Re: HSC 2016 MX2 Combinatorics Marathon
Here is a fun one to think about. Please refrain from answering if you have seen this question before in some guise.
Shadowdude has n first dates with n of his crushes over the course of a day. He would like to ask one of them out to a second date, and he would very much like to choose the "best" one. Nothing less will suffice. Unfortunately these women all know each other, so he can only choose one, and if he doesn't organise a second date with a woman at the end of his first date with her, he loses all future opportunities with her.
What strategies can you come up with for Shadowdude to maximise his probability of choosing the best possible girl to ask out to a second date? What probability does this ensure?
What happens to the strategy and the probability of success as n gets large? I.e. If n is massive, is there much hope of making the best choice?
Assumptions:
-Upon having a first date with a girl, Shadowdude can immediately assign her a real number out of 10 that quantifies how ideal she is for him.
-These real numbers are distinct, and so provide a strict ordering.

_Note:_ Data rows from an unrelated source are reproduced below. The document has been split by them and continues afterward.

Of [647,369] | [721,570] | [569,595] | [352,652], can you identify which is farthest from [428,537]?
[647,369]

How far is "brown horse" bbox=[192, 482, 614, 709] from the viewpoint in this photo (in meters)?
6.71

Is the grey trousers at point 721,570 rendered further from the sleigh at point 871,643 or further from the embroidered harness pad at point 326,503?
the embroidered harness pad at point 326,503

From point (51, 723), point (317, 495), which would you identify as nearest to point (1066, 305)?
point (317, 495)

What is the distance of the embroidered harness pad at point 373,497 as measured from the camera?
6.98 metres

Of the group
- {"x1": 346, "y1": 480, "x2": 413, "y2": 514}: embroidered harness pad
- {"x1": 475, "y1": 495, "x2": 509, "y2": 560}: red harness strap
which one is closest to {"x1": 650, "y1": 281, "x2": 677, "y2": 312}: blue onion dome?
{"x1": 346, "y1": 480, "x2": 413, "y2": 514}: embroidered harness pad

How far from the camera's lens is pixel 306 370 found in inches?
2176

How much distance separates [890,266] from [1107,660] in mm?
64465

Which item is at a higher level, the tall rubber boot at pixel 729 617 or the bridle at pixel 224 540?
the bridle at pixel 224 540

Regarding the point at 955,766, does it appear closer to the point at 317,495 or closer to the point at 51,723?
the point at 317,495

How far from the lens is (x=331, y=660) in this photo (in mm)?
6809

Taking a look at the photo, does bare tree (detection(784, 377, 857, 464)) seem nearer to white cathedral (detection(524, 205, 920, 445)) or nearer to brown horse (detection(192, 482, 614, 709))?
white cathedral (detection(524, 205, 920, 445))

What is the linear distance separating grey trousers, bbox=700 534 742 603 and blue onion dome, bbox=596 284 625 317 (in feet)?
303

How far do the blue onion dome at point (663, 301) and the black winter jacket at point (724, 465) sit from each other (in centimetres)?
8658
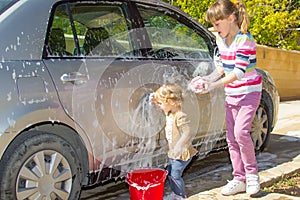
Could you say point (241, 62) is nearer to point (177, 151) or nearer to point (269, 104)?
point (177, 151)

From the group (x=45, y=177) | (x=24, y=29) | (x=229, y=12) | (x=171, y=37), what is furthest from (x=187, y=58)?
(x=45, y=177)

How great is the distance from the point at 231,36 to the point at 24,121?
175cm

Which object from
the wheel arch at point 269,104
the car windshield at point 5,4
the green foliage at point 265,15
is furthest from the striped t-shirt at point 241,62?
the green foliage at point 265,15

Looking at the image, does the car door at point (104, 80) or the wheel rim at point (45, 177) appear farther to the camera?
the car door at point (104, 80)

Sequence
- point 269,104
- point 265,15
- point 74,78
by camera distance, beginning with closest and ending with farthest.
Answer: point 74,78, point 269,104, point 265,15

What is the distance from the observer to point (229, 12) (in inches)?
140

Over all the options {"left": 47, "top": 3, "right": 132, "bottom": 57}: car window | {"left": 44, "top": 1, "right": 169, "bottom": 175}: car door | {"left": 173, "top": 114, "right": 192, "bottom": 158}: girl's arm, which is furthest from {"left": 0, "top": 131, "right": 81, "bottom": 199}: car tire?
{"left": 173, "top": 114, "right": 192, "bottom": 158}: girl's arm

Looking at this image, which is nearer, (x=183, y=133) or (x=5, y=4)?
(x=5, y=4)

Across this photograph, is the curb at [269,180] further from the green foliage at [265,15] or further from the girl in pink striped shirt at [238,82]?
the green foliage at [265,15]

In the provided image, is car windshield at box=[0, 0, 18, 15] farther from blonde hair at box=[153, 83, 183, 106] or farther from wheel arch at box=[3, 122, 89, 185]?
blonde hair at box=[153, 83, 183, 106]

As we have had no takers yet, I will break this down.
A
strategy in this problem is a method for decisionmaking that can tell you whether or not to accept the k-th candidate, given only the information of how this candidate stands in relation to the (k-1) prior. Any such strategy gives you an overall probability of success, where success is defined to be the event of you choosing the best candidate of all. The aim of this question is to find a strategy (dependent on n of course) that is optimal (at least as good as any other strategy), and explicitly compute the success probability for this strategy.
a) We say the k-th candidate is "best yet" if they are better than the (k-1) prior. Explain why we can assume that S(n) rejects any candidates that are not best yet.
b) The work of a) means we can identify the strategies S(n) we care about with subsets A(n) of the positive integers {1,...,n}. Following the S(n) strategy then involves selecting the k-th candidate iff they are both "best yet" and k is an element of A(n). (Note that if a candidate is best yet, that is all the relevant information yielded by the interviews of the earlier candidates, the ordering of prior candidates is irrelevant.) Show that thanks to optimality we can assume that A(n)={m+1,...,n} for some m < n dependent on n. Interpret this fact in terms of an information gathering process. Intuitively, how should we expect the optimal m for a given n to vary as n gets large?
c) The work of b) means we have cut down the strategies we care about even more. Now a strategy amounts to rejecting the first m candidates and thereafter selecting the first candidate that is "best yet". Why is this a bad strategy for m very close to 1 or very close to n? Find an expression for the success probability in terms of m and n.
d) We are now interested in the limiting behaviour as n gets large. By looking at the structure of the success probability computed in c), suggest an optimal* choice for m in terms of the large integer n, and compute the limit of the success probabilities as n->inf.
(*) Actually showing that our choice of m is optimal for a given n is not simple/nice as far as I know, but there is certainly a logical choice for m that will be near-optimal and behaves optimally in the limit. Depending on how much analysis you want to do you can make stronger claims here. (Eg, for sufficiently large but fixed n, is S(n) optimal? How large must n be for this to be true?)